Given task:
Collect each line in the data below that contains the string "Does", and copy those lines.

(Records of scene-based questions)
"""

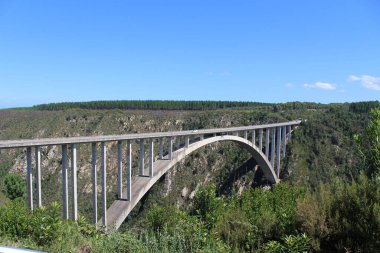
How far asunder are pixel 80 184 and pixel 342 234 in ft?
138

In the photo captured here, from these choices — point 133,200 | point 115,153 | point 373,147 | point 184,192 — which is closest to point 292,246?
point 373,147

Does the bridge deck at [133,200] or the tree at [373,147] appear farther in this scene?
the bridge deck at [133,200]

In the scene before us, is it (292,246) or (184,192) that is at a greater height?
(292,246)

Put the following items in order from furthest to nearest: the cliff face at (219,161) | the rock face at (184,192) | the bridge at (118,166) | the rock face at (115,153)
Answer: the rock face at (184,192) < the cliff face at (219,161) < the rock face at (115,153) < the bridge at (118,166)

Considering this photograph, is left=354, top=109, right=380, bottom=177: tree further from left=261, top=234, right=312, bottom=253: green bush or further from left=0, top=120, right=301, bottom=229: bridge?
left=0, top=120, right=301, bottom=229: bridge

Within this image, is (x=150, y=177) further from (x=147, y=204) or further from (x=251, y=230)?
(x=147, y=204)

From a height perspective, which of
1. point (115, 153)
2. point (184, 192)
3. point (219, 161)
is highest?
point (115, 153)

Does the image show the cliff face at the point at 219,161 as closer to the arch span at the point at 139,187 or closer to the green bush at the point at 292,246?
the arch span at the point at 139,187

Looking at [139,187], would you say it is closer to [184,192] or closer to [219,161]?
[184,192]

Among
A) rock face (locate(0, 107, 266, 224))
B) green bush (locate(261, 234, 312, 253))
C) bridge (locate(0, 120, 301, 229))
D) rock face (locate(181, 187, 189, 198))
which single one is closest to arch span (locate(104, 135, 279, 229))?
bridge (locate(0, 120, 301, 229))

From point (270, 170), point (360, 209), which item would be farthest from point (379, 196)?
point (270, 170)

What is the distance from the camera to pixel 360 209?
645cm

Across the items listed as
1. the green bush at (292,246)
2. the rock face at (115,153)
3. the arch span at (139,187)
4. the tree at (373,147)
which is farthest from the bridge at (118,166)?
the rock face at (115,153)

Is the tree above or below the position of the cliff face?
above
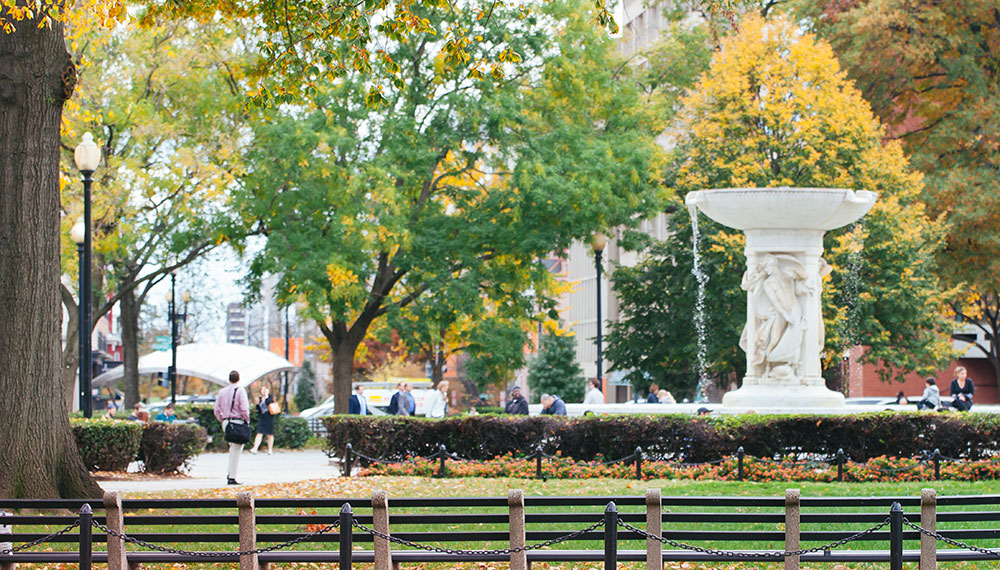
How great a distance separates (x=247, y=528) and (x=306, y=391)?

"""
"""

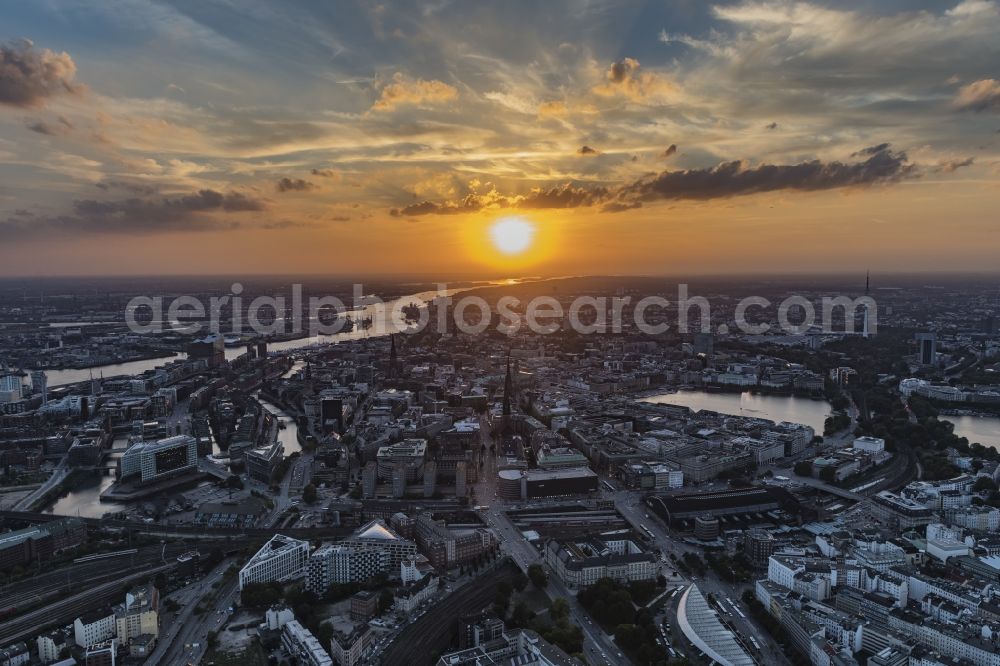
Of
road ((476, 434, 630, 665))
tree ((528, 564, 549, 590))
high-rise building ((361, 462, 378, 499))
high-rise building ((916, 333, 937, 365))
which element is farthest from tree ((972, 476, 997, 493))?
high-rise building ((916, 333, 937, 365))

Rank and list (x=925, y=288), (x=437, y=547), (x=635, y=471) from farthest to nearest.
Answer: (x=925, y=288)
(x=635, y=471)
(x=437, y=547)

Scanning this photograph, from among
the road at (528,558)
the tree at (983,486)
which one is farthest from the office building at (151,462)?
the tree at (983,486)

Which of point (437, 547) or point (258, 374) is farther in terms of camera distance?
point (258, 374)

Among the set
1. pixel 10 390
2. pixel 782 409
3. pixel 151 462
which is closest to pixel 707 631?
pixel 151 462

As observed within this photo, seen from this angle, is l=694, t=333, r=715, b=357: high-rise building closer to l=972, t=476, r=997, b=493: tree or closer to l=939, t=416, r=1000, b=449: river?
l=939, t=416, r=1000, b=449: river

"""

Written response:
Does the bridge deck at [133,200] or the tree at [373,147] appear farther in this scene?
Does the image show the cliff face at the point at 219,161 as closer to the arch span at the point at 139,187 or closer to the green bush at the point at 292,246?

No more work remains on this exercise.